I'd like to point out a similar app: Mou http://mouapp.com/

Good to have alternatives, especially for the Windows platform.


Any plans for a Linux version?


Yes, most likely after releasing Windows and Mac versions. May be after a version for iPad. It depends on the feedback.


"... May be after a version for iPad. ..."

this would yield a better result financially.


+1


A cool project.

Note: it doesn't recognize .md or .markdown file extensions on OSX


Thanks! I'll fix that. For now you could open .md files using "Open with..." in Finder.


I can confirm this.

Would be nice if it did, for authoring blog posts to be used with Jekyll


Doesn't emacs org-mode perform a similar function?


Org-mode performs a similar function to markdown. Not similar to a WYSIWYM editor for markdown.


The renderer seems to be easily confused, I'm using hyde ( http://ringce.com/hyde ) and Texts doesn't recognize my files as markdown.

They have Django template syntax mixed in, so for example:

{% extends "_foo.html" %} {% block article %}

MarkdownPad seems to manage to convert the markdown bits just fine.


I get lots of errors running this on Windows 7, shall I send them to [email protected]?


Yes, please!


I've used MarkdownPad for this on Windows in the past.

http://markdownpad.com/

If I need a Markdown editor, it's awfully handy to be able to type as Markdown and see it rendered on the fly.


Google Chrome 17 has classified it as malware during download.


Not sure but it's probably because the .msi is not signed and the web site is relatively new.

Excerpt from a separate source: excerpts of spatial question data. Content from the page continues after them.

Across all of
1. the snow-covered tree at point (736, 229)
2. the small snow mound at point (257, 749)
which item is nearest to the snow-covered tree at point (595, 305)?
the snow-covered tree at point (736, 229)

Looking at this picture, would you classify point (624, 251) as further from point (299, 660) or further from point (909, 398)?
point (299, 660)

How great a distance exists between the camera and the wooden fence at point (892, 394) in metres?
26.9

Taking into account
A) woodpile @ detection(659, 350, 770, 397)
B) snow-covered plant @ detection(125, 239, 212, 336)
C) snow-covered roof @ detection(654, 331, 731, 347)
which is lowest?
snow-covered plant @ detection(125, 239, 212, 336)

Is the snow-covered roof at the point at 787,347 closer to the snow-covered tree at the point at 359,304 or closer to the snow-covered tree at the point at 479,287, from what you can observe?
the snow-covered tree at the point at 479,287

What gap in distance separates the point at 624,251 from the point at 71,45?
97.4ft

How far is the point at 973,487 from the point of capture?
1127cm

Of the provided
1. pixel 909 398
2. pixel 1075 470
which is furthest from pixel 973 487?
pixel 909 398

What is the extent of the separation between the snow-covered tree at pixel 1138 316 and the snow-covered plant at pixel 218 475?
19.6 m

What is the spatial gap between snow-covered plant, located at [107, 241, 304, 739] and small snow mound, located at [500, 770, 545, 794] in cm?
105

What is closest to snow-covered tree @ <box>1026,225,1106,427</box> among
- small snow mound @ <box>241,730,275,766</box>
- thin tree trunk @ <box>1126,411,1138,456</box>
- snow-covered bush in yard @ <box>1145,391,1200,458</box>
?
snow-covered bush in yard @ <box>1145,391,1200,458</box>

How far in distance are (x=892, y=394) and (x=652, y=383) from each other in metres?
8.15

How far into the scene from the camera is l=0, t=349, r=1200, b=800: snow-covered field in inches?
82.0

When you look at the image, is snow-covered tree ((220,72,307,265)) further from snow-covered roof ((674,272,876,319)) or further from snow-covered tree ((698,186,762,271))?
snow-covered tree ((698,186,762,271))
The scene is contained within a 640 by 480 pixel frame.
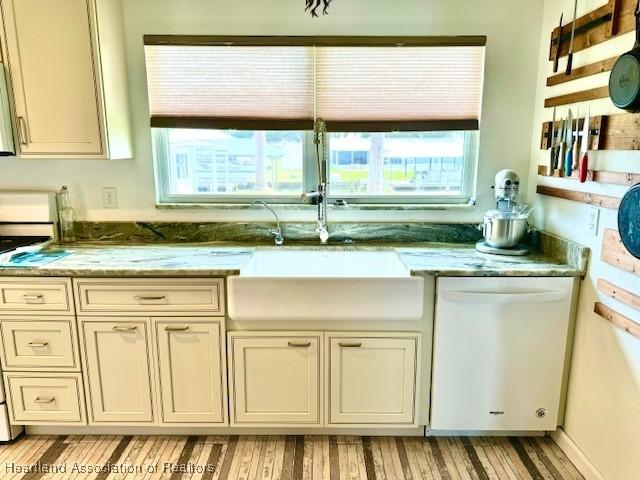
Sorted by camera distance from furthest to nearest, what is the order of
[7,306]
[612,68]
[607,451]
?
[7,306] < [607,451] < [612,68]

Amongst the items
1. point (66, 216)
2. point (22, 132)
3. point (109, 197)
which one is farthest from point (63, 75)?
point (66, 216)

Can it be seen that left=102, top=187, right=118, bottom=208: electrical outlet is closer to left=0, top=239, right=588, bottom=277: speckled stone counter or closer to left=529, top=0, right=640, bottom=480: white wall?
left=0, top=239, right=588, bottom=277: speckled stone counter

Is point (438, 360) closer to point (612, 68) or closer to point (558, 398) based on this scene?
point (558, 398)

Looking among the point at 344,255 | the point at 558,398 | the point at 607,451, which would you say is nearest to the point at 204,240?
the point at 344,255

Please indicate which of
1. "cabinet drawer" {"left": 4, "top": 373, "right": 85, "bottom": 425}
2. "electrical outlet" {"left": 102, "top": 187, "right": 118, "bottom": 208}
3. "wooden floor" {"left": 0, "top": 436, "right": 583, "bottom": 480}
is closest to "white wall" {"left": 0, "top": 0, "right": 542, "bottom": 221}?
"electrical outlet" {"left": 102, "top": 187, "right": 118, "bottom": 208}

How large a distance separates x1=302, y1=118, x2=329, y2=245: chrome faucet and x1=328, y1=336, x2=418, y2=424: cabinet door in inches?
25.6

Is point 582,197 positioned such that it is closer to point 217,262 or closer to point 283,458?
point 217,262

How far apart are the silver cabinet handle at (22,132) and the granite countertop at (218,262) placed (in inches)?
22.6

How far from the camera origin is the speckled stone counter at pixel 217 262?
1968 mm

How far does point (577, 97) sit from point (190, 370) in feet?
7.12

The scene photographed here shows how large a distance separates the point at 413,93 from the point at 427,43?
256mm

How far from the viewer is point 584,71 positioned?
1913 millimetres

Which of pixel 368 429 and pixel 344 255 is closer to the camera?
pixel 368 429

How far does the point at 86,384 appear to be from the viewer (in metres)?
2.11
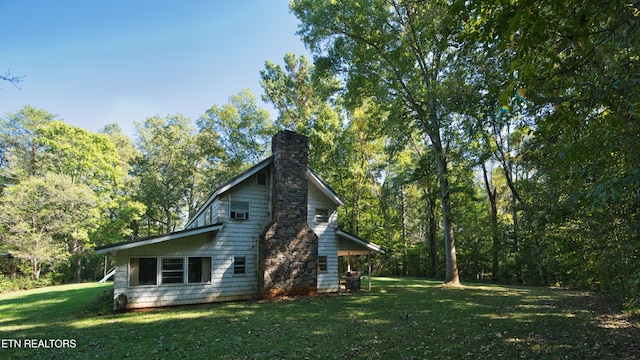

I really hope it could support inline markdown syntax editing

When line is active, edit markdown source, else display rendered line.

Support for inline LaTeX editing is a bonus.


The idea was to make Markdown accessible for those who don't want to learn the syntax.

But switching code block style (Cmd+3 on Mac or Ctrl+3 on Windows) on and off maintains inline syntax. So you can type raw Markdown into a code block and then switch it into plain text paragraph with formatting.


> for those who don't want to learn the syntax.

This can be also done in source code mode. For example, select few words, select Bold from the menu, then these words are wrapped in


Looks good - I've been looking for something exactly like this, to the point where I'd been considering writing it myself. Nice work!


We need more minimalistic apps like this.


You mention using it to author books. Is there a plan to make support exporting to epub/mobi formats then?


It is possible to create EPUB via pandoc (http://johnmacfarlane.net/pandoc/epub.html).


I'm pretty sure, opensourcing it will help the application improve.


> A subset of de-facto standard Markdown is used for markup

How much is missing?


why not open source?


I'm planning to open source most of the parsing/formatting/API code. Making everything open source would not make it sustainable. Sorry.


Well, I would say with all the competition out there is this area ... open sourcing it can actually help you sustain it

1. If it becomes really popular, you can make video tutorials and sell ads on your site 2. You can consider making it donation ware

There really isn't much options to build revenue streams around a FOSS text editor Its a tuff area


Looks useful! Two things:

1) How do I make several levels of headers (#, ##, ###, ####)? This is what I use markdown for the most - nesting texts in clearly visible subsections. In the menu I can only see only one header, and in the screenshot I see two (==== and ---).

2) Rendering the PDF side-by-side would be useful. If I understood correctly one currently has to compile to PDF manually, which sort of defeats the purpose of a GUI app.


Thanks!

1) Tab/Shift+Tab change the level of header.

2) Yeah, it's "not implemented yet" :) Actually, there are many ways to publish from Markdown, including services like scriptogr.am. So I'm not sure that compiling PDF is the most important feature.


Won't run on OS X 10.5.8.

Pity. Just what I was looking for.


I think it's fixable. Thanks for reporting!


It would be great if it were possible ... I have reasons for not wanting OS X 10.6 or upwards.


Care to share? I'm a mac developer and I just recently dropped support for < 10.6 in all of my apps.